▸ **TASK REQUIREMENTS**
Retype only what runs from the line that contains "How far away from the shooting" through the last line of the listing below, both lines included.

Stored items
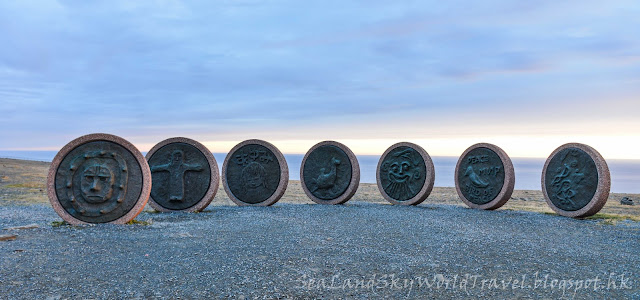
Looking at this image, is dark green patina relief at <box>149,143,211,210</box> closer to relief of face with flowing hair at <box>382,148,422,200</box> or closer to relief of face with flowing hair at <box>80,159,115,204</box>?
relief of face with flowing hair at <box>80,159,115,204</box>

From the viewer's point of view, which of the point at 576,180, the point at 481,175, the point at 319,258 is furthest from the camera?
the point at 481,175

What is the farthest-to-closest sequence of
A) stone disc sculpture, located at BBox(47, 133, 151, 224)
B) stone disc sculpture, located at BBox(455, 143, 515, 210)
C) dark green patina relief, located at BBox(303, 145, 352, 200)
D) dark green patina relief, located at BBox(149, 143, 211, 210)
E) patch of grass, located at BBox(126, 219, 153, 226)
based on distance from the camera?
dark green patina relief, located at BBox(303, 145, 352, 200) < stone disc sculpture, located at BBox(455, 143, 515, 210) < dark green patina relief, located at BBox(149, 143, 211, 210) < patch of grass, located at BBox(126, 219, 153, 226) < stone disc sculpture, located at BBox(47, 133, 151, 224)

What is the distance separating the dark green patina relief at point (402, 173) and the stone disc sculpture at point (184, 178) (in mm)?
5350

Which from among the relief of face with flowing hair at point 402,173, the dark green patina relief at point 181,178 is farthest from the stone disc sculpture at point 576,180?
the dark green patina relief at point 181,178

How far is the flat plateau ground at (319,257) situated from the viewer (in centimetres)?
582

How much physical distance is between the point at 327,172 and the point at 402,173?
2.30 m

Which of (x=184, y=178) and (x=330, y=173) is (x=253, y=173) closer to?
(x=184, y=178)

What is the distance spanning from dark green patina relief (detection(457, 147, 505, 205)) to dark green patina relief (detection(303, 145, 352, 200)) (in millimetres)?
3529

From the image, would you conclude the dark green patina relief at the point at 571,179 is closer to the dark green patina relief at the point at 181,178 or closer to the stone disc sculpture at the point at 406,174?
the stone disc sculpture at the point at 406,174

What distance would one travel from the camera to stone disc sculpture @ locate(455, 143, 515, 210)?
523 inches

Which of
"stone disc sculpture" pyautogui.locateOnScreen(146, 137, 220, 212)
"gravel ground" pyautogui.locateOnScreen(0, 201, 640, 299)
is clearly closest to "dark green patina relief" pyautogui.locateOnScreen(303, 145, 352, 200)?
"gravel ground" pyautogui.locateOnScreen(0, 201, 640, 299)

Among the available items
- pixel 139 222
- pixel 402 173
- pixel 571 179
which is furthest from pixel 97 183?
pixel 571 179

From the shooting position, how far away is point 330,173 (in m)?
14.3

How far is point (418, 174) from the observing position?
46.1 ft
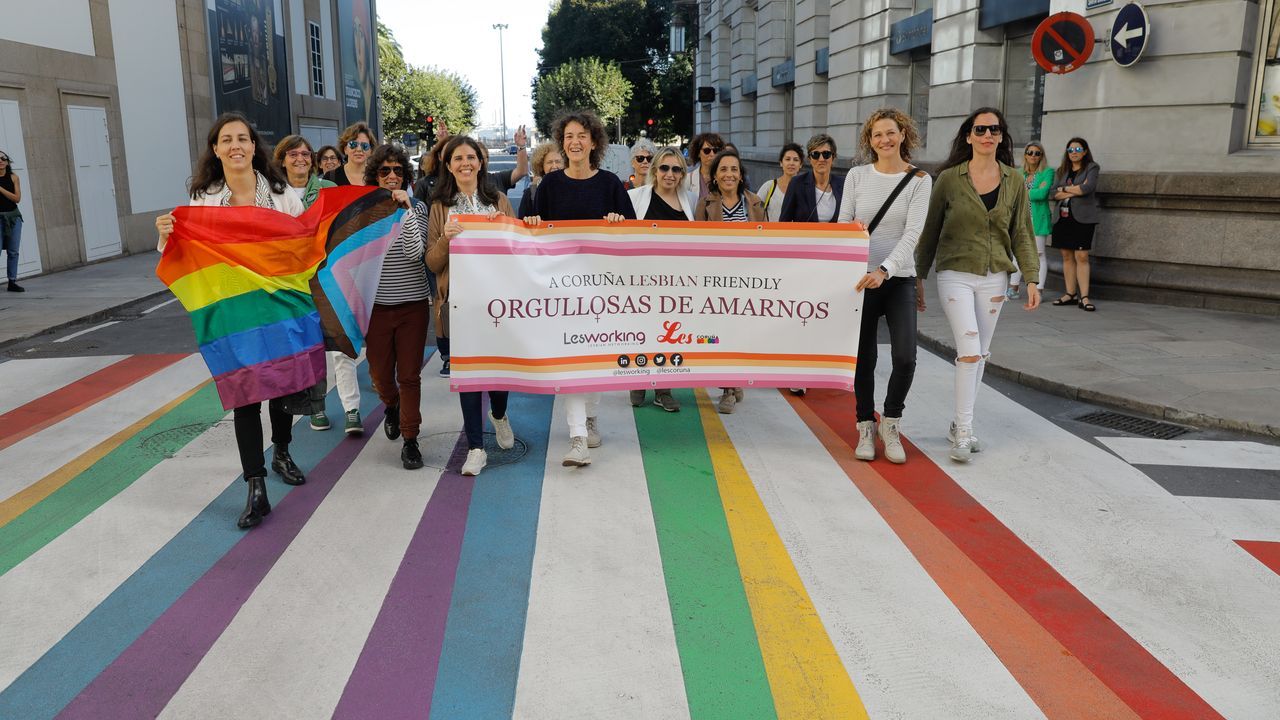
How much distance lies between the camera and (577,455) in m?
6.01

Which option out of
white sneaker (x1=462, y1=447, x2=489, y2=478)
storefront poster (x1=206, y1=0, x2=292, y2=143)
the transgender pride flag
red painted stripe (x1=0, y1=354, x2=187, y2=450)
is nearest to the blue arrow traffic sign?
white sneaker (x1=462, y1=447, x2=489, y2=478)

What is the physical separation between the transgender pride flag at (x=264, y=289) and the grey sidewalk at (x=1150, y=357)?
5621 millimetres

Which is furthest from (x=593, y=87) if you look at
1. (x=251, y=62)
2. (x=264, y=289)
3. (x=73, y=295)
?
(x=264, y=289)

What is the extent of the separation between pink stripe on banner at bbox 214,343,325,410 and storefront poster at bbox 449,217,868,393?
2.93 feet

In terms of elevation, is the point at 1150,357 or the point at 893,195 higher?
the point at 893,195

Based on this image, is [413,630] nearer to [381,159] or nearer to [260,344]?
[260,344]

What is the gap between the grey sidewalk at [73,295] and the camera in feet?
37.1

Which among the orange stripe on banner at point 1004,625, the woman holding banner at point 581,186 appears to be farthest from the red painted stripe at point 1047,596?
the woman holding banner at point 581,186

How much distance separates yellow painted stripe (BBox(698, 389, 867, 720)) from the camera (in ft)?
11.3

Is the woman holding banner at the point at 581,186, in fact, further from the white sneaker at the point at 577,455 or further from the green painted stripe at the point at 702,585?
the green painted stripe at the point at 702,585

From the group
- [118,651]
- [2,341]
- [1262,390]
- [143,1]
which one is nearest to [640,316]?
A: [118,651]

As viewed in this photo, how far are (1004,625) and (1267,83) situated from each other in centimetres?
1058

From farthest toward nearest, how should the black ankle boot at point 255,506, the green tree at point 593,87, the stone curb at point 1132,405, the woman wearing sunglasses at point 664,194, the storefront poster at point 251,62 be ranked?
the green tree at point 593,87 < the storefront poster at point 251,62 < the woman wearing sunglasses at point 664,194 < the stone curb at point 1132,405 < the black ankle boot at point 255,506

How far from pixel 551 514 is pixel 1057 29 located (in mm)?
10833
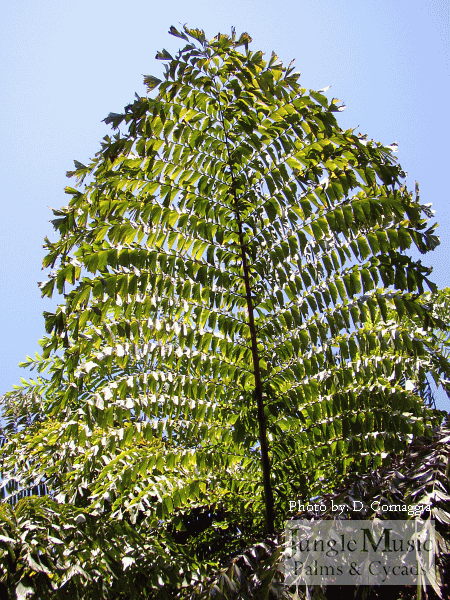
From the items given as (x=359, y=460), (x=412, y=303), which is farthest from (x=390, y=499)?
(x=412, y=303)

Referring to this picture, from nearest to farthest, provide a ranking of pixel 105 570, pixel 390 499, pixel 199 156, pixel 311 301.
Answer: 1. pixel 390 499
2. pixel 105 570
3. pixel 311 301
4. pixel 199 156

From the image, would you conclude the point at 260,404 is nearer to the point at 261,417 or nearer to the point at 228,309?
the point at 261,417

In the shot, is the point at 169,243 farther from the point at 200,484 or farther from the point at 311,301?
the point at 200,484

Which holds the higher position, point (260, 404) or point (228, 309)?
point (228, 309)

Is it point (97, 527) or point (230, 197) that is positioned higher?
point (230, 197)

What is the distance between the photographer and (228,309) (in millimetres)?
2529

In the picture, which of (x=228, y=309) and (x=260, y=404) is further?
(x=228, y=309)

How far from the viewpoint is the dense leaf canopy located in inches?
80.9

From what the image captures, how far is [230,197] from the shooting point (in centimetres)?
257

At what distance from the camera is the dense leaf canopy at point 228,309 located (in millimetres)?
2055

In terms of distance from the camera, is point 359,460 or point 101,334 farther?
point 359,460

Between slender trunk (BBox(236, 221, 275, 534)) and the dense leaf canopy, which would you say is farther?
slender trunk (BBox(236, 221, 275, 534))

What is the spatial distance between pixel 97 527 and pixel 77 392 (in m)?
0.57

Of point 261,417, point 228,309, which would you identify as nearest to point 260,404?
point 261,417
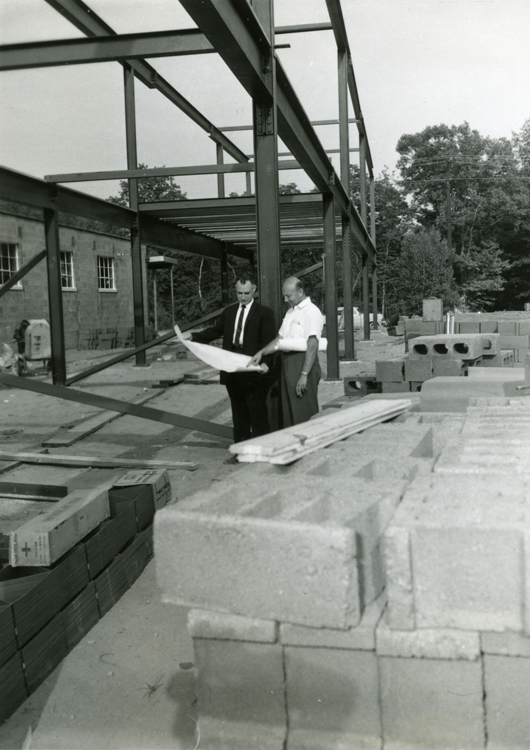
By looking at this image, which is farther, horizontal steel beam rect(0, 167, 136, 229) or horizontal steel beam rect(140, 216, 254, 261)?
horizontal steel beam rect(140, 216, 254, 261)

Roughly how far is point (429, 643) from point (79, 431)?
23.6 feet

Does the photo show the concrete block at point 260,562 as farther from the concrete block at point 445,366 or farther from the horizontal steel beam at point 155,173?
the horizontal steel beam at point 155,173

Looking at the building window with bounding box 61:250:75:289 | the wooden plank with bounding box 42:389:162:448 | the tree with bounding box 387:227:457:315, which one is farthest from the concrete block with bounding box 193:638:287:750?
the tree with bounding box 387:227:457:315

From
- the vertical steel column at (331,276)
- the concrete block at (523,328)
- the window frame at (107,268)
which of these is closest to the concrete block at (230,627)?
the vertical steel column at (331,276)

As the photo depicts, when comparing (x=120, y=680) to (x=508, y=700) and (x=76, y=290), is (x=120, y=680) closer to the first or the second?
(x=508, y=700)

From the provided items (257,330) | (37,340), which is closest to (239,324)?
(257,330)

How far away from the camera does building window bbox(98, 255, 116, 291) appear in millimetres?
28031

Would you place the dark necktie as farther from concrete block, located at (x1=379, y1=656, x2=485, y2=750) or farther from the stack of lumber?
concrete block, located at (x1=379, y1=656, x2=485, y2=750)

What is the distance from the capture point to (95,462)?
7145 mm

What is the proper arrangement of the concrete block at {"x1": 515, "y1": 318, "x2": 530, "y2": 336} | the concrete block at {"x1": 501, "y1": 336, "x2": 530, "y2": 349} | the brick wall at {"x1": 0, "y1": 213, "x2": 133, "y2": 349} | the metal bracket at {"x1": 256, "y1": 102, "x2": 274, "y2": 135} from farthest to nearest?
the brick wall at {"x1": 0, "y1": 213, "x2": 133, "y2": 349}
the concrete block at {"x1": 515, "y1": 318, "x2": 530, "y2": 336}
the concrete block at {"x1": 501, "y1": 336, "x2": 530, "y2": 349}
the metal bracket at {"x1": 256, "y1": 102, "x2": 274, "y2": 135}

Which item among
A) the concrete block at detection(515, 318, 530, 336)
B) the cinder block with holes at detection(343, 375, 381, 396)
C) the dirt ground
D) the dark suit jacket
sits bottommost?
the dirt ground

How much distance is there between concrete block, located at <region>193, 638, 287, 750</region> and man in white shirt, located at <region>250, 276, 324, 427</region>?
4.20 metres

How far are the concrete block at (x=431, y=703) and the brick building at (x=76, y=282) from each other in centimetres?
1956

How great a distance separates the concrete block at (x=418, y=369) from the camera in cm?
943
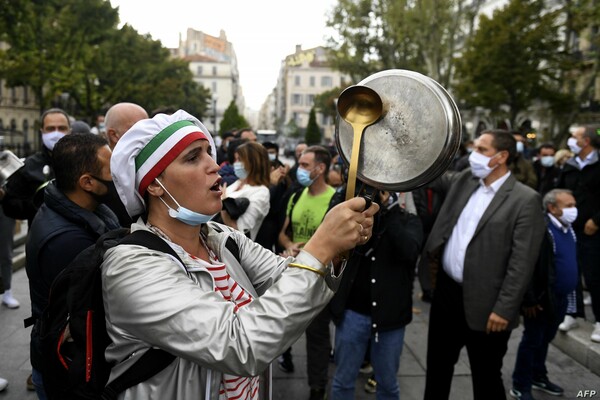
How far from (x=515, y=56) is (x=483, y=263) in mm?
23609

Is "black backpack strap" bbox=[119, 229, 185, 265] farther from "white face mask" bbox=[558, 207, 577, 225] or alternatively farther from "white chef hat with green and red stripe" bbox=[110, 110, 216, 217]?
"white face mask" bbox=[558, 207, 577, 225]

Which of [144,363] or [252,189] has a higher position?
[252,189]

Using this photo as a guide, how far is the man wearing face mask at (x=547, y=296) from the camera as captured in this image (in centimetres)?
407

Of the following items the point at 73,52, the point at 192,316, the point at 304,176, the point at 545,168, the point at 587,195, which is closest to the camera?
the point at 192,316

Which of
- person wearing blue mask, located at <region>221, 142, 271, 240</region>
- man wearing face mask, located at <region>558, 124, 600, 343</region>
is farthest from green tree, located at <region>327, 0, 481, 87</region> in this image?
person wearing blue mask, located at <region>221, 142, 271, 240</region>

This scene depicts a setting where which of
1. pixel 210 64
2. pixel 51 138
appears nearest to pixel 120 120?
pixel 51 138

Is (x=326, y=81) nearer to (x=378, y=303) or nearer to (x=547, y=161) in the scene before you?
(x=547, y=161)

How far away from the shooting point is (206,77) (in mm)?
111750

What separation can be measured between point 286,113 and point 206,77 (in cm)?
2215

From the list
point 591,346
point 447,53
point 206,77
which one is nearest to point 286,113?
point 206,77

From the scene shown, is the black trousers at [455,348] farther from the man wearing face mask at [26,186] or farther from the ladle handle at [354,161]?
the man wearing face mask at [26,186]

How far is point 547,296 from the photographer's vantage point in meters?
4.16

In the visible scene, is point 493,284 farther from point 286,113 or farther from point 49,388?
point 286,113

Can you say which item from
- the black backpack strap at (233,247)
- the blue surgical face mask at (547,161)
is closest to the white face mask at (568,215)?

▸ **IN RESPONSE**
How far away from the shooting point is (206,77) (in mm)?
111750

What separation can be measured between point 286,113 and point 206,77 (in cm)?
2215

From the list
point 591,346
point 447,53
point 206,77
which one is nearest to point 286,113?
point 206,77

From the scene shown, is the black trousers at [455,348] farther from the man wearing face mask at [26,186] or farther from the ladle handle at [354,161]?
the man wearing face mask at [26,186]

How far is point 547,296 from the photographer's vantage point in meters?
4.16

In the visible scene, is point 493,284 farther from point 286,113 or farther from point 49,388?
point 286,113

Can you say which item from
- the black backpack strap at (233,247)
- the blue surgical face mask at (547,161)
is closest to the white face mask at (568,215)?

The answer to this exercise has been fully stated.